Maximizing multi-scale spatial statistical discrepancy
Abstract
Detecting anomalous events from spatial data has important applications in real world. The spatial scan statistic methods are popular in this area. With maximizing the spatial statistical discrepancy by comparing observed data with a given baseline data distribution, significant spatial overdensity and underdensity can be detected. In reality, the spatial discrepancy is often irregularly shaped and has a structure of multiple spatial scales. However, a large-scale discrepancy pattern may not be significant when conducting fine granularity analysis. Meanwhile, local irregular boundaries of a maximized discrepancy cannot be well approximated with a coarse granularity analysis. Existing methods mostly work either on a fixed granularity, or with a regularly shaped scanning window. Thus, they have difficulties in characterizing such flexible spatial discrepancies. To solve the problem, in this paper we propose a novel discrepancy maximization algorithm, RefineScan.

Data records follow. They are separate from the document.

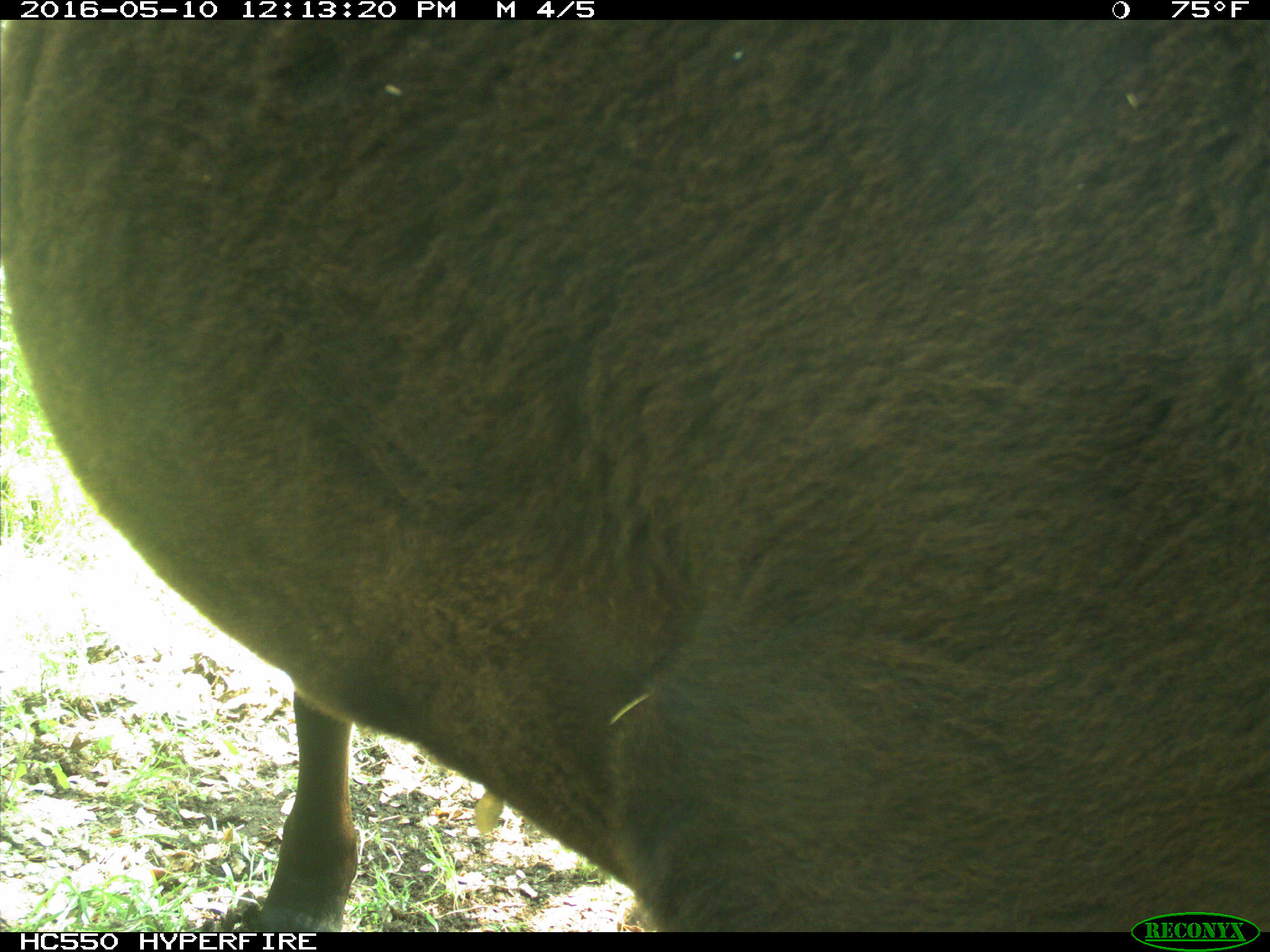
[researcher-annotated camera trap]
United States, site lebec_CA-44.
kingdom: Animalia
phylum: Chordata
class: Mammalia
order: Artiodactyla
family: Bovidae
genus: Bos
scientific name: Bos taurus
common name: domestic cow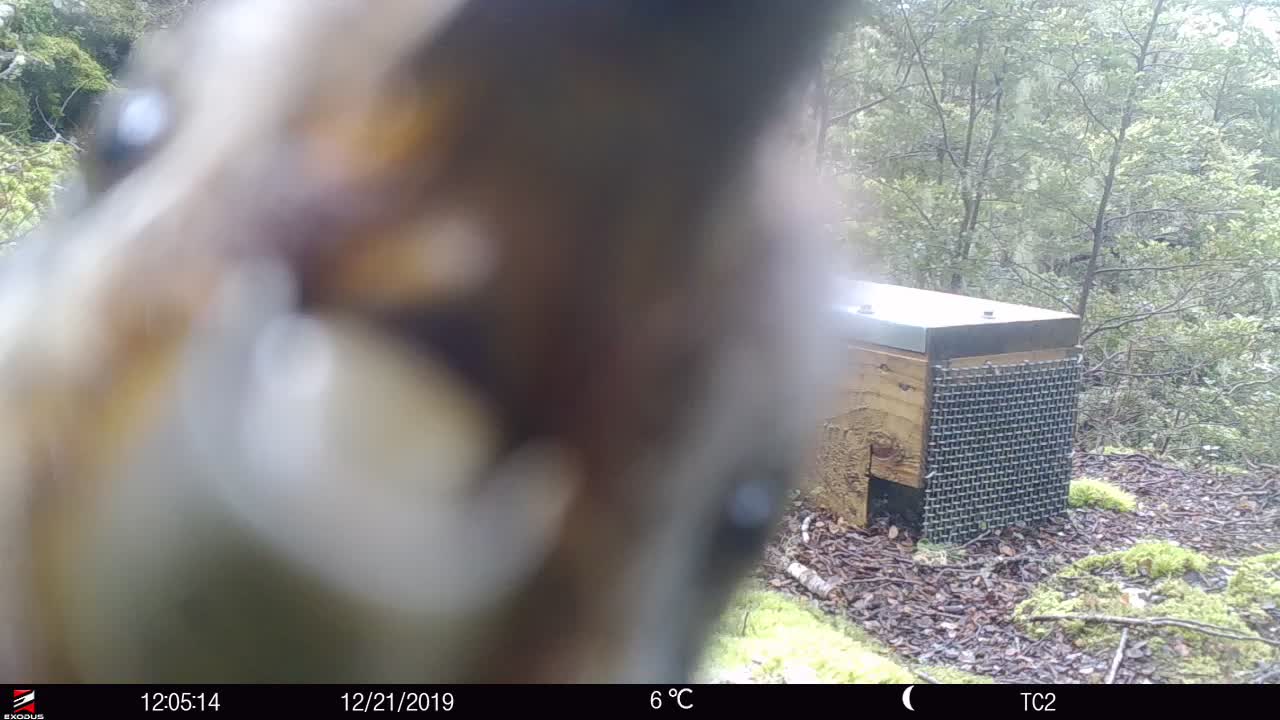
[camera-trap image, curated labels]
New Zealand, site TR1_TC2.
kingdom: Animalia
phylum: Chordata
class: Aves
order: Psittaciformes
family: Strigopidae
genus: Nestor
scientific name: Nestor notabilis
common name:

A grid hierarchy encoding multi-scale information is employed, making the algorithm capable of maximizing spatial discrepancies with multi-scale structures and irregular shapes. Experiments on a wide range of datasets demonstrate the advantages of RefineScan over the state-of-the-art algorithms: It always finds the largest discrepancy scores and remarkably better characterizes multi-scale discrepancy boundaries. Theoretical and empirical analyses also show that RefineScan has a moderate computational complexity and a good scalability.